Good people of GWJ,
I find myself with a dilemma I'm having a hard time resolving. I have an opportunity for advancement that would be good for my career, but might make me miserable.
I'm 43, and I've been a mechanical designer at my current job for going on thirteen years. Starting while in school, I've been fortunate to be employed in the drafting/designing field for one company or another for over 20 years--and I still find it extremely rewarding.

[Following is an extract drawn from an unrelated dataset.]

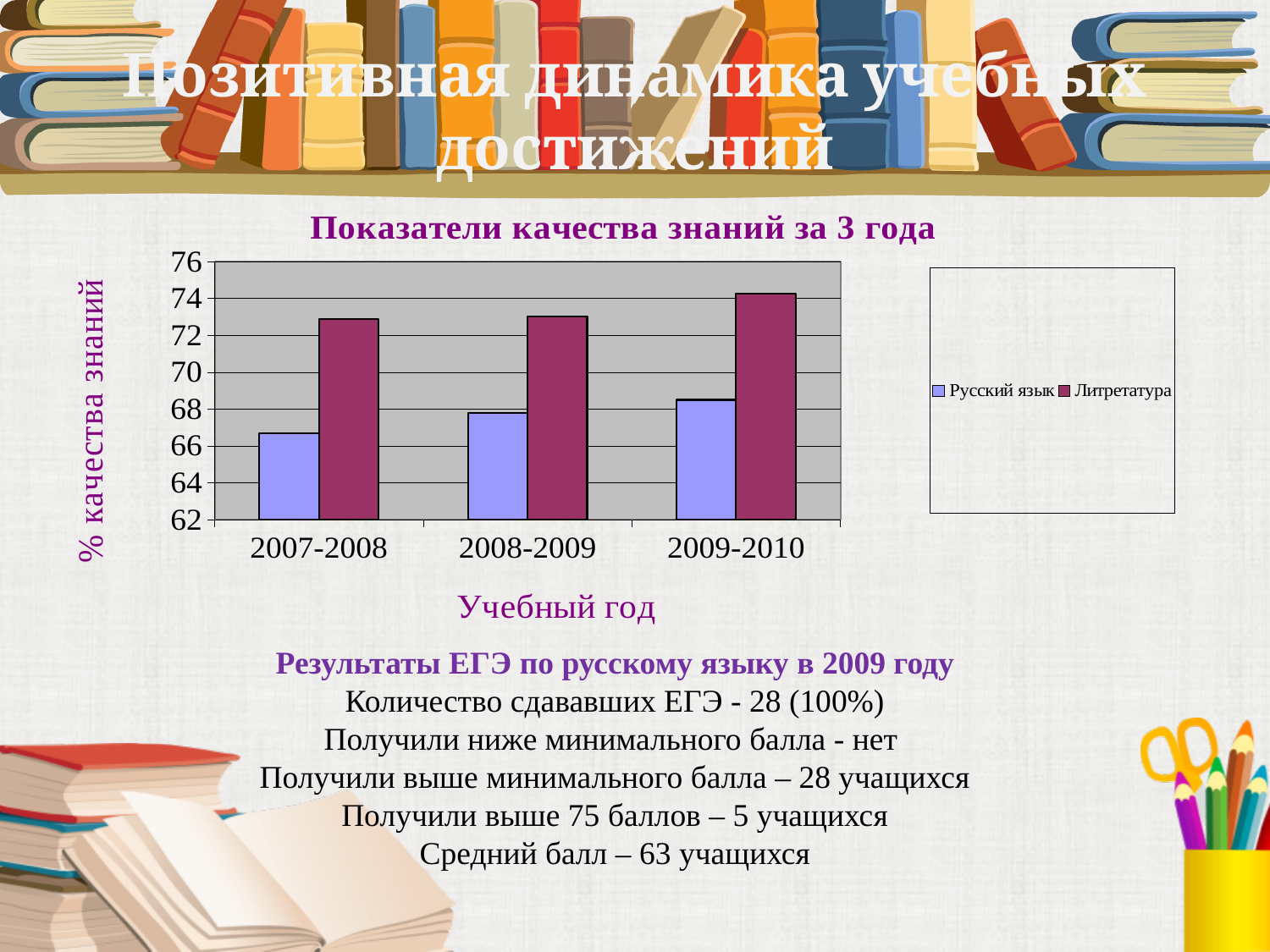
Is the value for Русский язык in 2009-2010 greater or less than 70? less In 2008-2009, which series has the larger value, Русский язык or Литретатура? Литретатура What kind of chart is shown on the slide? bar chart In which academic year is the value for Литретатура the highest? 2009-2010 Do the values for Русский язык rise or fall from 2007-2008 to 2009-2010? rise Is the value for Русский язык in 2007-2008 greater or less than 68? less In which academic year is the value for Русский язык the lowest? 2007-2008 How many series does the legend list? 2 What is the title of the chart? Показатели качества знаний за 3 года Is the value for Литретатура in 2007-2008 greater or less than 72? greater What is the label of the x axis? Учебный год How many academic years are shown on the x axis? 3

I've reached a point where I'm highly regarded among the engineers for whom I work. I've done well in my reviews, and I'm now pushing the ceiling of my job classification's hourly pay scale, where I earn some overtime as projects require it. This has prompted my supervisor to push me toward reclassification to an Engineering Associate, a salaried position which will likely start with a very modest wage increase (and no overtime). This process is intimidating to me enough as it requires multiple interviews and presentations to the approval committee. But I'd be doing essentially the same work in a more supervisory role. This is a step I'm fairly certain I will be taking.
The real catch is this. There is a posting in our division for an Engineering Associate to do non-design work. It would require indeterminate amounts of travel (a real minus for me), much more personal interaction and presentations to Gov't agencies (I'm pretty introverted and not particularly good with stress), a lot of document pushing, scheduling and budgeting responsibilities, etc. The only upside I see to this job is long-term advancement potential.
I've consulted a few colleagues, who've encouraged me to apply. I get a lot of "You'd be great" and "Change is hard" talk. I know that I'm in my comfort zone and probably stagnant, certainly maxed out. But I still come back to the fact that I can become an Engr. Assoc. and still be a designer. The question is will that further my career as much as this non-designer opportunity.
Should I give up what I know, what I'm good at, and what I enjoy for a job that might be better in the long run? How much weight should I give to job satisfaction/happiness over potential long-term financial benefit?
Thanks for any consideration you may give this. I appreciate any and all insight or advice.